There will be errors in the intake logs that you can grep (e.g. $ bzgrep <key> <path/to>/intake_*.log.gz). For example:

$ bzgrep survey /var/tmp/intake_*.log.gz | vim -
/var/tmp/intake_1.log.gz:2017-09-29 22:36:44,777:DEBUG:140594779940608:module_name = emission.net.usercache.formatters.android.survey
/var/tmp/intake_1.log.gz:2017-09-29 22:36:44,806:WARNING:140594779940608:Got error 'AttrDict' instance has no attribute 'ts' while saving entry AttrDict(...) -> None
/var/tmp/intake_1.log.gz:2017-09-29 22:36:44,807:DEBUG:140594779940608:Inserting entry {u'data': {...}, u'_id': ObjectId('59c03b5422e316f169fcbc68'), u'user_id': UUID('...'), u'metadata': {...}} into error timeseries

Have I lost my data?

No, as the logs say, the entries are saved in the error database.

In [11]: edb.get_timeseries_error_db().find().count()
Out[11]: 23

In [12]: edb.get_timeseries_error_db().find().distinct("metadata.key")
Out[12]: [u'manual/survey']

How do I recover?

First, you have to fix the formatter. The formatters are in emission/net/usercache/formatters, and are platform and key specific. In the example above, the formatter being run was module emission.net.usercache.formatters.android.survey = emission/net/usercache/formatters/android/survey.py

Next, you can run the bin/debug/fix_usercache_processing.py script, which will copy entries from the error database back to the usercache, and then try to move them to the timeseries again. Repeat until there are no more errors. The fix_usercache_processing script currently does not log to a file, so you may want to redirect the output to see whether there are any errors or not.

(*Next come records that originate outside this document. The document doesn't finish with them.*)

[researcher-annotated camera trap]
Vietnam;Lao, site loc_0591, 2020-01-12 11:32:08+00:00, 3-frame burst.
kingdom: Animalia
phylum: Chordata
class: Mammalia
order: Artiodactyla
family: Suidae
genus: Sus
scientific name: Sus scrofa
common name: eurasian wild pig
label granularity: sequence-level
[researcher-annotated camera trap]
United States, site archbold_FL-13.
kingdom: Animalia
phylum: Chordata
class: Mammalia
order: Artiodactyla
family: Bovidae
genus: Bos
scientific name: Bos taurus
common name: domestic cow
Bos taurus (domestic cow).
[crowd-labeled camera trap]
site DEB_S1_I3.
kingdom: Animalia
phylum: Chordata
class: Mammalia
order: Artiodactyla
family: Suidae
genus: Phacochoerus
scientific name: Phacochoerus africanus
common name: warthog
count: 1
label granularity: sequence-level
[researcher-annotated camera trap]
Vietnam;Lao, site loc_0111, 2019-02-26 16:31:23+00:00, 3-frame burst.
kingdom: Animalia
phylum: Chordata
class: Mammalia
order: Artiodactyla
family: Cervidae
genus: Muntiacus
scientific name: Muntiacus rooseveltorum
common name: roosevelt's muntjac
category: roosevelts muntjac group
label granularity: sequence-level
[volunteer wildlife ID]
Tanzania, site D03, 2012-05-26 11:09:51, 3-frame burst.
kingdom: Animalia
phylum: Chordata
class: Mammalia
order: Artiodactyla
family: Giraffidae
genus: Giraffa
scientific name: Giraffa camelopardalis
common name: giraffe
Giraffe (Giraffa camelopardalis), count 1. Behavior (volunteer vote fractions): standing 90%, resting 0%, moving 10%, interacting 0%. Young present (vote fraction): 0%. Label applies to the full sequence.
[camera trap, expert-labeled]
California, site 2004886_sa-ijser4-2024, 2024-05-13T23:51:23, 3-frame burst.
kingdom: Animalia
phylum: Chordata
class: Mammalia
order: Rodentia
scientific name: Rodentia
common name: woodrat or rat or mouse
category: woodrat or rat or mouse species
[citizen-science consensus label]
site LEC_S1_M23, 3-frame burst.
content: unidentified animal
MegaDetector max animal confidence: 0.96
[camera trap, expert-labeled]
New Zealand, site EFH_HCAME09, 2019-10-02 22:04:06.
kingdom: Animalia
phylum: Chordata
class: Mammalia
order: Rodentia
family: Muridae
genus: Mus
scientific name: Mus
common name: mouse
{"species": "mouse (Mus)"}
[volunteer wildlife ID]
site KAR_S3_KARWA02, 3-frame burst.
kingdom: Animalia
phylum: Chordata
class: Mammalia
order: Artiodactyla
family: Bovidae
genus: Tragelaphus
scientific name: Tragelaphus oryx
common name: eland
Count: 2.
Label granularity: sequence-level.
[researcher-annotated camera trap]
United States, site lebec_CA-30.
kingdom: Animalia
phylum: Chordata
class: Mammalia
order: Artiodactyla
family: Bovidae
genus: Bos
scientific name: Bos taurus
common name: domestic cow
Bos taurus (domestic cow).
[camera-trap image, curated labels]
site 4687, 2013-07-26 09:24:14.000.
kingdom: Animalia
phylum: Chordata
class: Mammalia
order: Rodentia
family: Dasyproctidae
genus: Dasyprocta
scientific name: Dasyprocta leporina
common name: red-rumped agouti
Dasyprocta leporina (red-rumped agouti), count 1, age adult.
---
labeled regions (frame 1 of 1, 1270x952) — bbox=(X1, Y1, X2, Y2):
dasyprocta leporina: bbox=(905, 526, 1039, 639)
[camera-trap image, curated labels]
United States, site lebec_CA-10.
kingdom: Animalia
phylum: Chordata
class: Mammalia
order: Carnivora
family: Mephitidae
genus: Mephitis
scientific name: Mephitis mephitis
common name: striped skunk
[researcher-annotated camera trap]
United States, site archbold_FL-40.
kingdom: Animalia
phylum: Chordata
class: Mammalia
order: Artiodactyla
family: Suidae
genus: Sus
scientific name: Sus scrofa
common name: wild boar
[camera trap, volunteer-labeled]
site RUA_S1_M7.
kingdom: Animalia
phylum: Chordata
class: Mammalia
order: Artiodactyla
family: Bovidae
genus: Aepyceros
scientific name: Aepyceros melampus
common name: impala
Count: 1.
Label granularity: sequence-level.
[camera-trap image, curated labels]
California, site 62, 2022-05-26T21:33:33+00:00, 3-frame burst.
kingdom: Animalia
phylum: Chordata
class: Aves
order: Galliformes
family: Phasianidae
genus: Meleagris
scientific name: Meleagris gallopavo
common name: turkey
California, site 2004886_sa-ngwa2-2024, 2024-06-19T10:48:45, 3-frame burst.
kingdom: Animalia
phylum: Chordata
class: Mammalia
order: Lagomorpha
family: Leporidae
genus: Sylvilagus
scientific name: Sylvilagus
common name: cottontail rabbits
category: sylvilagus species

$ bin/debug/fix_usercache_processing.py 2>&1 | tee /var/tmp/fix_formatter.log

Finally, if the entries affect the analysis outputs, you can reset the pipeline state and re-run it. - you can reset the pipeline state to the time before the errors occurred by using the bin/reset_pipeline.py script - e.g.

$ bin/debug/reset_pipeline.py -a -d 2017-07-01 2>&1 | tee /var/log/pipeline_reset.log

  • After resetting the pipeline, you need to re-run the intake pipeline using the standard process.

Some users don't have access to the server

It may happen that a user cannot access the server from the e-mission app. . You can check this by verifying that the user can access the e-mission website (configured in conf/net/api/webserver.conf) from a navigator in his/her smartphone using 3G/4G. (This happens when connecting via the cellular network, not via wifi.)
This seems to be depending on the mobile operator, or even on the mobile data plan, and is linked to the https TLS protocol.
This has been reported in issue 459.
The following table shows when this is likely to happen, and that a Reverse Proxy (RP) solves the issue.

on 3G/4G with some operators on 3G/4G with most operators on WiFi
with Reverse Proxy ok ok ok
without Reverse Proxy no TLS access ok ok

The solution is to set up a reverse proxy, as explained in the Install pages.